Due to three factors: a reduction in Federal monies for SCHIP for 2002-04, the reversion of almost $3 billion of unspent SCHIP funds from the states to the Treasury, and the current depths of the states' budget crises, the Office of Management and Budget projects that enrollment in SCHIP will decline by 900,000 between 2003 and 2006.
The increasing pressure to reduce costs comes at a time when, because of the downturn in the economy, the loss of jobs and employer-sponsored health insurance; and rising health care costs, more
families will need to enrol in SCHIP in order to get child health care coverage.
If, as President Bush's proposal would allow, states opt to have Medicaid/SCHIP block grants, it can be expected that many thousands more children will lose coverage. States facing extreme budget crises will have no choice but to make budget cuts and without SCHIP as a separate funding source, the targeted focus on covering uninsured low income children would be lost.
What are or will be the effects on costs, quality, equity etc.?Reliable insurance coverage is vital to a child's overall health. Low income children who lack health insurance are more likely to have preventable diseases like conjunctivitis and ear infections, and less likely to have regular check ups, get immunizations, vision and hearing tests, and preventive care. Uninsured children are also more likely to miss school. Long term uninsured children receive less than half then doctors visits that insured children receive.
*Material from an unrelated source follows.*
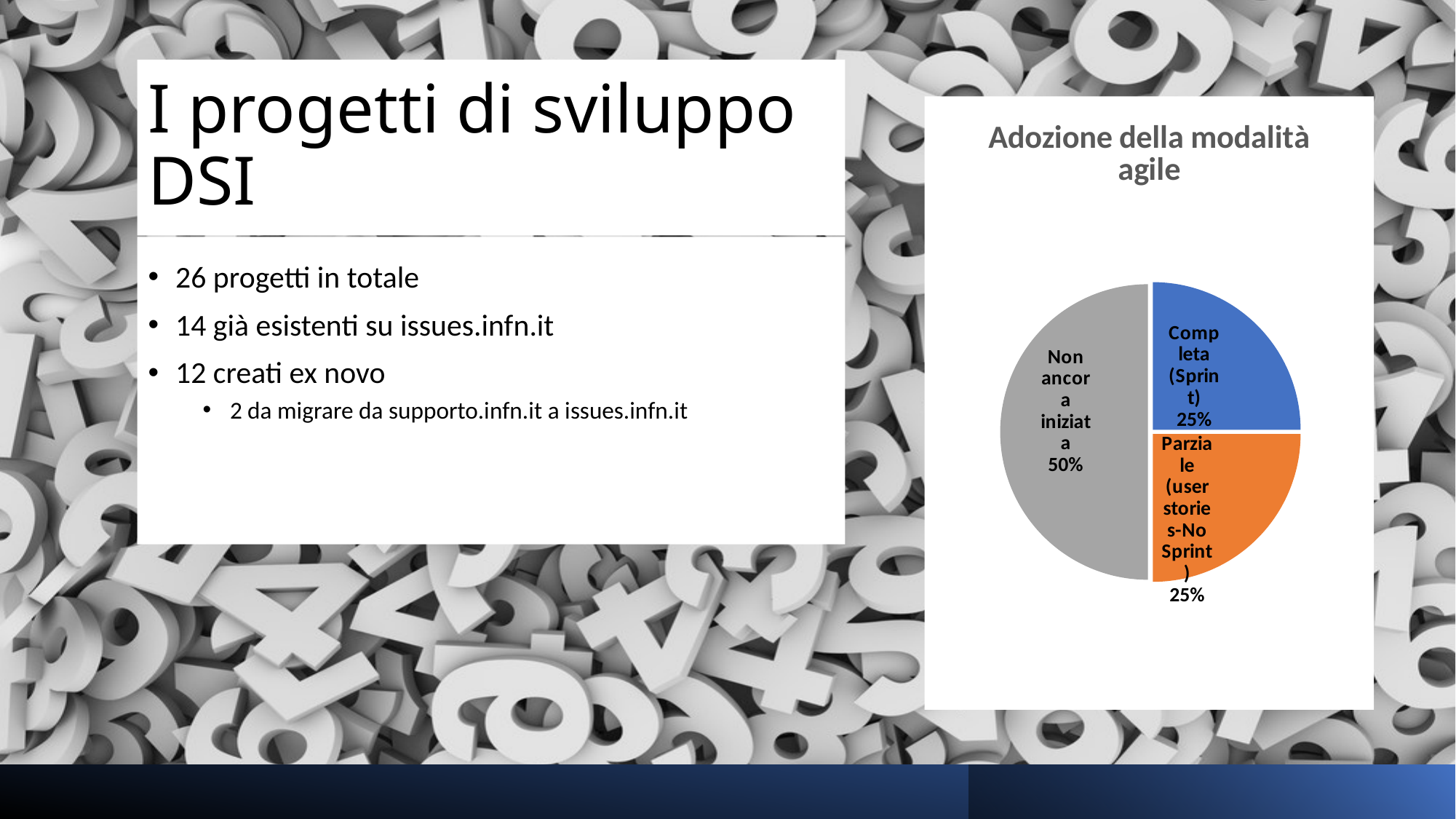
What kind of chart is shown on the slide? pie chart What is the difference between the share for 'Non ancora iniziata' and the share for 'Completa (Sprint)'? 25% What share of the pie is 'Completa (Sprint)'? 25% What is the title of the chart? Adozione della modalità agile How many slices does the pie chart have? 3 What colour is the 'Completa (Sprint)' slice? blue What share of the pie is 'Non ancora iniziata'? 50% Which slice of the pie is the largest? Non ancora iniziata What is the combined share of 'Completa (Sprint)' and 'Parziale (user stories-No Sprint)'? 50% What share of the pie is 'Parziale (user stories-No Sprint)'? 25% Which is larger: the share for 'Non ancora iniziata' or the share for 'Parziale (user stories-No Sprint)'? Non ancora iniziata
In terms of costs, uninsured children often rely on hospital emergency rooms for primary care, which is more costly and a poor quality substitute for a regular doctor, or they are left to go without timely care resulting in poor health, more treatment for medical complications, and more avoidable hospitalizations.
One study showed that after enrollment in SCHIP for one year, the percentage of children reporting an unmet health care need or delayed health care fell 56 percent to just 16 percent, findings which suggest both cost benefits nd important gains in quality of care.
By expanding health insurance coverage to 5.3 million low income children, SCHIP, which is only 5 years into its 10 year authorization, has proven itself to be an important policy initiative for improving access to health care for low income children.